Tobacco industry figures are looking to convince decision-makers that e-cigarettes and vaping are an alternative in the heavy-smoking Middle East.
So far, they have met with tough resistance.
E-cigarettes and vaping products are banned in Egypt, Iran, Kuwait, Lebanon, Oman and Qatar — although they are widely available on the black market — as regulators fear a vaping epidemic among teenagers that is similar to the one in the US.
While the UAE allows the sale of e-cigarettes, regulators do not support their use as part of efforts to encourage smokers to quit, and there are curbs on their promotion and advertising.
Speaking at the World Vape Show in Dubai last week, several key tobacco sector figures said they are pushing for a scenario such as the one in the UK and the US, where vapes are supported as medicinal products and doctors can recommend them to heavy cigarette smokers.
Dr Hugo Tan, regional head of scientific engagement in the Asia-Pacific and the Middle East for British American Tobacco, said: “Tobacco harm reduction [THR] is not new and has been adopted by many other countries like the UK, US, France and Germany.
“What is important is a public health strategy that recognises the health impact of combustible cigarettes.
“It should aim to reduce the risk of smoking cigarettes and empower the user to switch completely to alternative or scientifically substantiated alternatives like vaping or other products.
“It is important to generate local data that represents the local demographics so the potential effects can be assessed to help to shape policy.
“Fundamentally, change is required in this region from an industry perspective to persuade more smokers to adopt alternatives.”
Critics say the jury is still out on vaping. The chemical composition of the vaping fluid is of particular concern.
Last year, an Ohio State University study found that the harmful effects of vaping could be seen within a few months of starting, leading to the risk of gum disease and cancer.
Other countries such as Australia, Canada and Norway have also introduced restrictions on vaping, amid concerns over low-priced disposable vapes and flavours encouraging nicotine addiction in children.
Research published by the University of Ottawa looked at the regulation of e-cigarettes and associated incentives across 97 countries.
It showed smokers had a higher chance of quitting successfully in countries with less restrictive rules on e-cigarettes such as New Zealand and the UK, where there was a common belief that vaping was less harmful than conventional cigarettes.
Option for heavy smokers
Lebanon has the region’s highest smoking rate, with 1,955 cigarettes a year per smoker, followed by Kuwait where the average is 1,849, according to the latest World Tobacco Atlas.
Both countries have banned the use of e-cigarettes.
Dr Tan said tobacco companies were planning to conduct regional studies to educate and encourage support for less harmful alternatives.
“Generally, the adoption of THR policy requires more effort and we want to work hand in hand with local authorities to increase that,” he said.
“It has been very successful elsewhere in the UK, Germany, France and New Zealand — to help to manage the overall harm reduction.
“I am a big supporter of generating local data. We have not conducted local trials, but this is a potential collaboration we would like to explore.”
Are sweet and fruit flavours leading to teen vaping epidemic?
The World Health Organisation has delivered a stark warning about the risks of vaping, stating e-cigarettes are harmful to health.

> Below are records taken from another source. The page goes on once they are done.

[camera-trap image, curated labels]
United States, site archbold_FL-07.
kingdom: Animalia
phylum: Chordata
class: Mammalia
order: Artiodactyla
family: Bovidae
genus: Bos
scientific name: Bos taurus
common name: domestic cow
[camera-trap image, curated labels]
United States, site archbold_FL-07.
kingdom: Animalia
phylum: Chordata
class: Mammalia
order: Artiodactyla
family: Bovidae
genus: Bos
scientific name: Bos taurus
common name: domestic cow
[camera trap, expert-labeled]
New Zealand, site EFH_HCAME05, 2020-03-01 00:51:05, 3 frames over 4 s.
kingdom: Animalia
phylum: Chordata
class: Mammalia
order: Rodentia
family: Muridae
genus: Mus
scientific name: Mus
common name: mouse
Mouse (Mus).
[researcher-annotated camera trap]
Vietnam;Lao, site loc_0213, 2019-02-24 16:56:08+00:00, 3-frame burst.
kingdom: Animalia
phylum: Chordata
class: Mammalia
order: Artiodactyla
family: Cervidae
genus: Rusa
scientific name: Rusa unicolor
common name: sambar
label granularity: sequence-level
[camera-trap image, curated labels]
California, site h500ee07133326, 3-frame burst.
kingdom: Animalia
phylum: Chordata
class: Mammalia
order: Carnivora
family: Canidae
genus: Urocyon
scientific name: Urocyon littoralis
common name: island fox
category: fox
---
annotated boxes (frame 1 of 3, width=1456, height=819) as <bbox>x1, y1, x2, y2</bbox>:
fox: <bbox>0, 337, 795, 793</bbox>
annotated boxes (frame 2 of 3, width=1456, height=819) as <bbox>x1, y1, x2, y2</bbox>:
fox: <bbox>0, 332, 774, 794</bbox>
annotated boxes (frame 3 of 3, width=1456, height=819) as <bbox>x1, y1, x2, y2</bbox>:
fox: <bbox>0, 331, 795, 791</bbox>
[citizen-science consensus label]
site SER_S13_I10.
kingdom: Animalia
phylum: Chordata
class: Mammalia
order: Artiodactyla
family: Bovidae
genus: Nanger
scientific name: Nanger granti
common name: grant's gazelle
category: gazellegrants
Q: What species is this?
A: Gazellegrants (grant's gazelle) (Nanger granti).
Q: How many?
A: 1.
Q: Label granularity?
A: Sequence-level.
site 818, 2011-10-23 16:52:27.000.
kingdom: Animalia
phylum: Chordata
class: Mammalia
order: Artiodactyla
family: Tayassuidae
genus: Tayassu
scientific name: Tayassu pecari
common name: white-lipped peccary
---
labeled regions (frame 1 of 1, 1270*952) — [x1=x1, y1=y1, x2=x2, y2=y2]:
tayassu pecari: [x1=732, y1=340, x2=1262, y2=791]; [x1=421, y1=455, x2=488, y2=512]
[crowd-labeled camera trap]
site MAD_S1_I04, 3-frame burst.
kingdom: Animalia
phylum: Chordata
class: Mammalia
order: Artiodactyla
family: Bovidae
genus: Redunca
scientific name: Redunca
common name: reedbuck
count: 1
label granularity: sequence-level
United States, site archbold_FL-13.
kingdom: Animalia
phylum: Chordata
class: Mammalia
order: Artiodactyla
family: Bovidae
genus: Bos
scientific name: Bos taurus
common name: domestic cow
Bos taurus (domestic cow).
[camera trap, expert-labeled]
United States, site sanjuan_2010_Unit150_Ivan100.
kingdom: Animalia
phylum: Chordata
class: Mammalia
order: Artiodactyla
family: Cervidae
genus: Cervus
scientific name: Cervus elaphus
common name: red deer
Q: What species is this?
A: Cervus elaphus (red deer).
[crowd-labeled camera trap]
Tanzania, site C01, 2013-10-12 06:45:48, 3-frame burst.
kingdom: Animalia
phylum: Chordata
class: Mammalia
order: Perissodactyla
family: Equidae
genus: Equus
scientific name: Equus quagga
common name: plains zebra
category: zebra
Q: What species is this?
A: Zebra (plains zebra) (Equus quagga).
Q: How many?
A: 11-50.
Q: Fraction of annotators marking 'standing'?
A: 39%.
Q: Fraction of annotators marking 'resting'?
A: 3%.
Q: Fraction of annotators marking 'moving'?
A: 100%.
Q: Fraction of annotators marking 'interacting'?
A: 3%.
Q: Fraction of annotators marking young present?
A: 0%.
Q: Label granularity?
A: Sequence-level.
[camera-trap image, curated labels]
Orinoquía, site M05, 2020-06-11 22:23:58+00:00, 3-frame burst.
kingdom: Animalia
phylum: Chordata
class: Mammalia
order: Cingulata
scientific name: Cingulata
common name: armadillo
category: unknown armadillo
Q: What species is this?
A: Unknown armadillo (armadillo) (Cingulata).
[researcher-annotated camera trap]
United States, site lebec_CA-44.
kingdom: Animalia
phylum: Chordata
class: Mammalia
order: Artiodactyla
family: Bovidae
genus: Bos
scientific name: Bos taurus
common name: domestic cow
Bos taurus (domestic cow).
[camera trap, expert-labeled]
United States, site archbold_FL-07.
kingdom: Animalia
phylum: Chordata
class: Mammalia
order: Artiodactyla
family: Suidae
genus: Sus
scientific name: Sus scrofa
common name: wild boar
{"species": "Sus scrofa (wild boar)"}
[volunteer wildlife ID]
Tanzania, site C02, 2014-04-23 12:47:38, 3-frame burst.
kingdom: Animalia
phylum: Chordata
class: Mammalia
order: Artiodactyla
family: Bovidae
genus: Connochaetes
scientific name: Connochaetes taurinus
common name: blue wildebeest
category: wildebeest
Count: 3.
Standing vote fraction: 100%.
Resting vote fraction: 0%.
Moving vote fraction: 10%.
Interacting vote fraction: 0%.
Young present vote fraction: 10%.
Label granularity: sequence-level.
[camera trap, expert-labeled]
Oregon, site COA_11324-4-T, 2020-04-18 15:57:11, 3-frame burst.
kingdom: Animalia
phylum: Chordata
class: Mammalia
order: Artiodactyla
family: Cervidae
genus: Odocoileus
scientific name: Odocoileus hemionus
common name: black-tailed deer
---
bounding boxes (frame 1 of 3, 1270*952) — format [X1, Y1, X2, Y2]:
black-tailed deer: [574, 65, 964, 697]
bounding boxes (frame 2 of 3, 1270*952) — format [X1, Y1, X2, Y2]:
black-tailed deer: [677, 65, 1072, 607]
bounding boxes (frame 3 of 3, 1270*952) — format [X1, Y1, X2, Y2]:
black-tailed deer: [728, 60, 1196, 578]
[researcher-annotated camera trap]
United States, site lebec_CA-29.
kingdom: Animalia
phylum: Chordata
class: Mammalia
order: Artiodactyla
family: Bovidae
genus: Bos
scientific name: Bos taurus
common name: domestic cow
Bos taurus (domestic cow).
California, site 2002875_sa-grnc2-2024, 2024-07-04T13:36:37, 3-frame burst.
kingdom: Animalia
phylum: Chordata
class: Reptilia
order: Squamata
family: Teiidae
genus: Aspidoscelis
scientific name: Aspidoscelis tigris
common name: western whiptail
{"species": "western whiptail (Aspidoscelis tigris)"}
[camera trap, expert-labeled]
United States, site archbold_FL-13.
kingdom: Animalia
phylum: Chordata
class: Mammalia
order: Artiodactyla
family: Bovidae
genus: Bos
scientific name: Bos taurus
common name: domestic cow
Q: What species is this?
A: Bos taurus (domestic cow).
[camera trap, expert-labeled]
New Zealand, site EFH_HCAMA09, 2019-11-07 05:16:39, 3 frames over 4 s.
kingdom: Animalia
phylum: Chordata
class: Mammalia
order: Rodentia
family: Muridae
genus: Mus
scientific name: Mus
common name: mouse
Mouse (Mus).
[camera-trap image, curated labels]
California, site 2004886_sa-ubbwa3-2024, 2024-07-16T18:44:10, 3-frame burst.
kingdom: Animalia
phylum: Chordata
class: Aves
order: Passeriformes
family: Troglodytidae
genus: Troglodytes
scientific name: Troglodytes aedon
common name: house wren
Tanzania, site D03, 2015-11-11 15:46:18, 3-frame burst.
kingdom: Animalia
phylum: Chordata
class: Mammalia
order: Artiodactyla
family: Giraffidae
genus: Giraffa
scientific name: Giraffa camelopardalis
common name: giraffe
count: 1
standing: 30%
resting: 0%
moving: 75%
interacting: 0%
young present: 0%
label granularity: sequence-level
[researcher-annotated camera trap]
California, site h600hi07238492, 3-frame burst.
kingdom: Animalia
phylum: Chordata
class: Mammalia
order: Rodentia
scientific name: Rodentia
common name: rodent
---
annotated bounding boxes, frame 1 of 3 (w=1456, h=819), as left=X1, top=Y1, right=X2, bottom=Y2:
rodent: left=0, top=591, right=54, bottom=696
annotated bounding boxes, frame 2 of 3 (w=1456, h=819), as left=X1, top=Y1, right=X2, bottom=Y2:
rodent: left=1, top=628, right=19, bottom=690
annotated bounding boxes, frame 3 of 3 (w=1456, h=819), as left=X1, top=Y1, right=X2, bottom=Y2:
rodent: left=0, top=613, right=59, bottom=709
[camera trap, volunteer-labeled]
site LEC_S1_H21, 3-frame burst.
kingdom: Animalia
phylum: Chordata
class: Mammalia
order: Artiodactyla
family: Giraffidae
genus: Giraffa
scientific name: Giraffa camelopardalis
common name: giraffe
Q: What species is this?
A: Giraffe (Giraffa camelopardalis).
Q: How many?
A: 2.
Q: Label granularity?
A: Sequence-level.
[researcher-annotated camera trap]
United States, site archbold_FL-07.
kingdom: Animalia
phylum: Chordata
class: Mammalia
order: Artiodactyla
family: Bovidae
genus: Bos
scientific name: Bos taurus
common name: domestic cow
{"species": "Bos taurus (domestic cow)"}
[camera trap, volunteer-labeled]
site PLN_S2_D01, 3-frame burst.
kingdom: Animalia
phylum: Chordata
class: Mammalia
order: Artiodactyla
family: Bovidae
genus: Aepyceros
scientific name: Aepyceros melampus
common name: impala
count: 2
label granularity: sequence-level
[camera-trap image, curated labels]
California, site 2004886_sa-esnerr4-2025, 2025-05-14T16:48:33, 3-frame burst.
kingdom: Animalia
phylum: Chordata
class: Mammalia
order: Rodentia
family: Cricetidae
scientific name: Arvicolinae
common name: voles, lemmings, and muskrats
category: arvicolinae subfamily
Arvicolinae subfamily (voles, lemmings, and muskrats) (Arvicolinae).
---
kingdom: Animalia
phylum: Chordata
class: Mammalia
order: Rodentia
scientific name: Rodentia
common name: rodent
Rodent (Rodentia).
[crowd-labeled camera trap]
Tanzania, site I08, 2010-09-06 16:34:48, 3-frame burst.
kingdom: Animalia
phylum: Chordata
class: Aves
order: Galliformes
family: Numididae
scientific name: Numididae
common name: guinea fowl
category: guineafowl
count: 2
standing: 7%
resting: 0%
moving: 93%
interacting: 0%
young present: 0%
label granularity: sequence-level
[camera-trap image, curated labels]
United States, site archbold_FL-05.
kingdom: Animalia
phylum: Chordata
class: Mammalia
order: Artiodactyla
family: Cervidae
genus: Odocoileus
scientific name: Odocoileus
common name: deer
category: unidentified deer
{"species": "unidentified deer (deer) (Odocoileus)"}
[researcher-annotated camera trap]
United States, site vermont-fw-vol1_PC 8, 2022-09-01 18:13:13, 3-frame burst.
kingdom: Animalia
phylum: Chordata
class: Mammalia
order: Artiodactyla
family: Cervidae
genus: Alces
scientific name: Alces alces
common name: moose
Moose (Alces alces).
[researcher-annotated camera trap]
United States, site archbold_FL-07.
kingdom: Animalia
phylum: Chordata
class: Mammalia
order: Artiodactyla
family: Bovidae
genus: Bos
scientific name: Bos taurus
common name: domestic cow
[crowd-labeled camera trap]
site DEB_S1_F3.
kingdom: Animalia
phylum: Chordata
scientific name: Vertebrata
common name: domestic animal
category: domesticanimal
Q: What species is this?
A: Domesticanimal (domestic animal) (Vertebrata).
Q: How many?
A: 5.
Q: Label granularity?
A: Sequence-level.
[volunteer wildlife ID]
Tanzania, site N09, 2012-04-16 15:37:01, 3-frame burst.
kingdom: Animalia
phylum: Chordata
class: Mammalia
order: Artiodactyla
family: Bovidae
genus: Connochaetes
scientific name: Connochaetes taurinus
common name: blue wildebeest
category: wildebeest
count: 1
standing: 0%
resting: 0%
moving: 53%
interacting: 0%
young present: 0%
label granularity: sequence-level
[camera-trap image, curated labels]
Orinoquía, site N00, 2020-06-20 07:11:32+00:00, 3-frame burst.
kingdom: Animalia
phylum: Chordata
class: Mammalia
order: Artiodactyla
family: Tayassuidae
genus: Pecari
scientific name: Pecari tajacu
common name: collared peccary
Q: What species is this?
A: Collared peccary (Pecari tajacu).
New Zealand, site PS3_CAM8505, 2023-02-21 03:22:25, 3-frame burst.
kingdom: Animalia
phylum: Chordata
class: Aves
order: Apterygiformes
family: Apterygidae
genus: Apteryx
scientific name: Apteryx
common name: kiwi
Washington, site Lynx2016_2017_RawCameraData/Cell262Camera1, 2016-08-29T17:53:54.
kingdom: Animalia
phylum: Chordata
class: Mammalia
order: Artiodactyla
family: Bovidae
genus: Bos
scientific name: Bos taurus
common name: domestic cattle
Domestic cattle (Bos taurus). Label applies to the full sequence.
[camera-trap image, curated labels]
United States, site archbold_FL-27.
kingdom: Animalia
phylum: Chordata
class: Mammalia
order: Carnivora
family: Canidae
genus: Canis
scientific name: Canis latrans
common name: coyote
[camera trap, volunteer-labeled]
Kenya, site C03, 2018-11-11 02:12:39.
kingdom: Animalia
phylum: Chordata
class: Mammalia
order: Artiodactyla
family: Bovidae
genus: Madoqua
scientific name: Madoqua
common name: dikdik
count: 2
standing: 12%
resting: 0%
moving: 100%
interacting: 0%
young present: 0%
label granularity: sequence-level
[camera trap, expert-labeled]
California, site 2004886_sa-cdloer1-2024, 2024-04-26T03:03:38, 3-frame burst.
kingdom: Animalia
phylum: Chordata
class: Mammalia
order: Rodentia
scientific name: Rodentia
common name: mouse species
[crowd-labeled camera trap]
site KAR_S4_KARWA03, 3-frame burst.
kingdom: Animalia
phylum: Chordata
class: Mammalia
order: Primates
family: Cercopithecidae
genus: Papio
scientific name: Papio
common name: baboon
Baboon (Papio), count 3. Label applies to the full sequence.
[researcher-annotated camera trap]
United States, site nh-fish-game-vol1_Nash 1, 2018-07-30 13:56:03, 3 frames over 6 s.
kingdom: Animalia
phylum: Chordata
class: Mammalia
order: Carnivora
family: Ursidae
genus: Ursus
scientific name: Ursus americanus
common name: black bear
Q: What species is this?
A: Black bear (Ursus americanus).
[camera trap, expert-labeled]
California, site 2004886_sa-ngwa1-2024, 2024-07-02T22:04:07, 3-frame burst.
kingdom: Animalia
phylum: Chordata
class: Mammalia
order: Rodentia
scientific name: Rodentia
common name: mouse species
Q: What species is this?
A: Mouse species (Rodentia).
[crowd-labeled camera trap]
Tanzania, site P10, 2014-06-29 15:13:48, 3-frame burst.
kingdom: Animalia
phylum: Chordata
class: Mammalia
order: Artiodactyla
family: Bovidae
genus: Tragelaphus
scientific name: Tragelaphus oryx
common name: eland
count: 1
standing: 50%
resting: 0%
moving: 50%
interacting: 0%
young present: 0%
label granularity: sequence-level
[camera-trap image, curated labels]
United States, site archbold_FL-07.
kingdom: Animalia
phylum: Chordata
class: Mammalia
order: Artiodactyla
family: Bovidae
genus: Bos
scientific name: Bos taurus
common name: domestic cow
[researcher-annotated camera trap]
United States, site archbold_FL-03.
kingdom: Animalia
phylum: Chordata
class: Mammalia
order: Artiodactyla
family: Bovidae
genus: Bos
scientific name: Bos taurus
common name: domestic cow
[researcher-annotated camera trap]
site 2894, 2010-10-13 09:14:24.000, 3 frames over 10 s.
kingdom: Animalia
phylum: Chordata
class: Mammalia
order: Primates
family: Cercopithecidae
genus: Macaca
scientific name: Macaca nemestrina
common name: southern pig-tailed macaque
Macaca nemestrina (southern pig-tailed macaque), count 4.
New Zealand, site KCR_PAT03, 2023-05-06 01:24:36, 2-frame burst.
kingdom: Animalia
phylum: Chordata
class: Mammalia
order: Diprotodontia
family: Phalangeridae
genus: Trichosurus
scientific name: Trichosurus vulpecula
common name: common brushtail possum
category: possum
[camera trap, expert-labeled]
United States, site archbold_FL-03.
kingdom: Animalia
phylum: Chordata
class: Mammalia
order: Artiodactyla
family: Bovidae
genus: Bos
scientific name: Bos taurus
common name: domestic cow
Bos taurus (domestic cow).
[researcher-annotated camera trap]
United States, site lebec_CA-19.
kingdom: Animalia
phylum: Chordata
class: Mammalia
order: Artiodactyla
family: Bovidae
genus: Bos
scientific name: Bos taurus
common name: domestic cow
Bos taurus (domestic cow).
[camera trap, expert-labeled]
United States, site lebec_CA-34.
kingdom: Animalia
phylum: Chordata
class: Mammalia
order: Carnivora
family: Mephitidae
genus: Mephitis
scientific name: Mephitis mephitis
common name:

A 2019 University of Southern California study found that teenagers who vape sweet or fruit-flavoured e-cigarettes are more likely to stick with the habit and vape more heavily, highlighting the role played by flavours in fuelling the vaping epidemic among teenagers.
In 2020, the US Food and Drug Administration placed restrictions on flavours for cartridge-based e-cigarettes such as Juul after a reported surge in uptake by non-smoking teenagers.
Sweet and fruit flavours were banned, limiting the choice to only menthol and tobacco flavours generally preferred by adults.
However, the ban on flavours did not apply to cheaper, disposable e-cigarettes and other vaping devices.
Since then, the FDA has introduced further regulations on companies making e-cigarettes using synthetic nicotine in fruit-flavoured vapes.
Manufacturers must now follow the same federal sales restrictions and age requirements as conventional tobacco products.
Robert Naouss, external affairs director for the Mena region and Europe for RELX, China’s largest e-cigarette manufacturer, said tight regulations could discourage smokers from trying less harmful alternatives.
“The regulatory framework itself is the same for combustible cigarettes as it is for vaping, which is a challenge for companies,” he said.
“We know there is a better alternative to burning tobacco leaves, which is in line with the principle of harm reduction.
“More awareness is needed for alternatives. Yes, they are addictive products and contain nicotine, but they are not as harmful as combustible cigarettes.
“There need to be processes in place to ensure they only reach the target markets, which is adult smokers.
“A huge ecosystem of people are waiting to switch, but the challenge is not affordability but awareness.
“Establishing trust is very important, and working together with authorities to shed more light on the science and show the responsibility of manufacturers would certainly help.”